EXCERPTED TEXT ->
******************************

One particular value in a field isn't indexed


(felix.kofink) #1

Hi,

this might be a rookie problem since I'm very new to elasticsearch.

I'm trying to put JSON documents into elasticsearch with a field "lang".
However if "lang" is set to "it" elasticsearch doesn't seem to recognize
the field since it's only returned when I filter for missing fields.
The problem can be recreated very simple:

curl -XPUT 'http://localhost:9200/test/test/1' -d '{"lang":"de"}'
curl -XPUT 'http://localhost:9200/test/test/2' -d '{"lang":"it"}'

If I try to search for lang:de:
curl -XGET http://s445.gfsrv.net:9200/test/test/_search?pretty -d
'
{
"query": {
"query_string": {
"query": "lang:de"
}
}

I get a result:
{
"took" : 2,
"timed_out" : false,
"_shards" : {
"total" : 5,
"successful" : 5,
"failed" : 0
},
"hits" : {
"total" : 1,
"max_score" : 0.30685282,
"hits" : [ {
"_index" : "test",
"_type" : "test",
"_id" : "1",
"_score" : 0.30685282, "_source" : {"lang":"de"}
} ]
}
}

However if I search for lang:it:
curl -XGET http://s445.gfsrv.net:9200/test/test/_search?pretty -d '
{
"query": {
"query_string": {
"query": "lang:it"
}
}
}'

There is no result:
{
"took" : 1,
"timed_out" : false,
"_shards" : {
"total" : 5,
"successful" : 5,
"failed" : 0
},
"hits" : {
"total" : 0,
"max_score" : null,
"hits" : [ ]
}
}

If I search for missing field lang:
curl -XGET http://s445.gfsrv.net:9200/test2/test/_search?pretty -d
'{"query":{"filtered":{"filter":{"missing":{"field":"lang"}}}}}'

There it is:
{
"took" : 1,
"timed_out" : false,
"_shards" : {
"total" : 5,
"successful" : 5,
"failed" : 0
},
"hits" : {
"total" : 1,
"max_score" : 1.0,
"hits" : [ {
"_index" : "test2",
"_type" : "test",
"_id" : "2",
"_score" : 1.0, "_source" : {"lang":"it"}
} ]
}
}

Thanks for your time and any help would be appreciated.

--
You received this message because you are subscribed to the Google Groups "elasticsearch" group.

******************************

TASKS AND EXERCISES ->
**1.** In the Elasticsearch forum thread, which value of the "lang" field returns no result when searched?
**2.** Carry on the Elasticsearch forum thread from the point at which it stops.
The data that comes next is drawn from a source unrelated to the Elasticsearch forum thread.

PROVIDED DATA ->
******************************

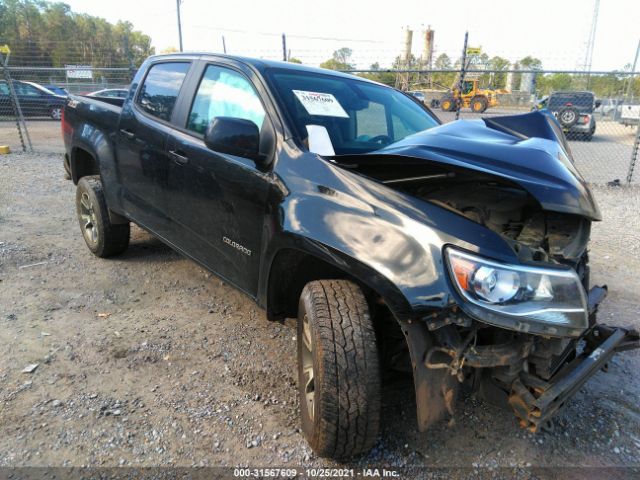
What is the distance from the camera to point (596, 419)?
2.46 meters

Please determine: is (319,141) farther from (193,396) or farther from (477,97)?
(477,97)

******************************

OUTPUTS IN ORDER ->
**1.** The value "it" returns no result.

**2.**
To unsubscribe from this group and stop receiving emails from it, send an email to elasticsearch+unsubscribe@googlegroups.com.
To view this discussion on the web visit https://groups.google.com/d/msgid/elasticsearch/1bfddb52-2bbb-4e24-ab71-facbe365f45c%40googlegroups.com.
For more options, visit https://groups.google.com/groups/opt_out.


(Ivan Brusic) #2

Very rookie problem. :slight_smile:

The default (aka standard) analyzer uses a stopword filter and "it" is a
stopword. Try configuring your field with a custom analyzer which does not
use stopwords or a custom set of stopwords.

Cheers,

Ivan

On Tue, Feb 11, 2014 at 7:57 AM, felix.kofink@gameforge.de wrote:

Hi,

this might be a rookie problem since I'm very new to elasticsearch.

I'm trying to put JSON documents into elasticsearch with a field "lang".
However if "lang" is set to "it" elasticsearch doesn't seem to recognize
the field since it's only returned when I filter for missing fields.
The problem can be recreated very simple:

curl -XPUT 'http://localhost:9200/test/test/1' -d '{"lang":"de"}'
curl -XPUT 'http://localhost:9200/test/test/2' -d '{"lang":"it"}'

If I try to search for lang:de:
curl -XGET http://s445.gfsrv.net:9200/test/test/_search?pretty -d
'
{
"query": {
"query_string": {
"query": "lang:de"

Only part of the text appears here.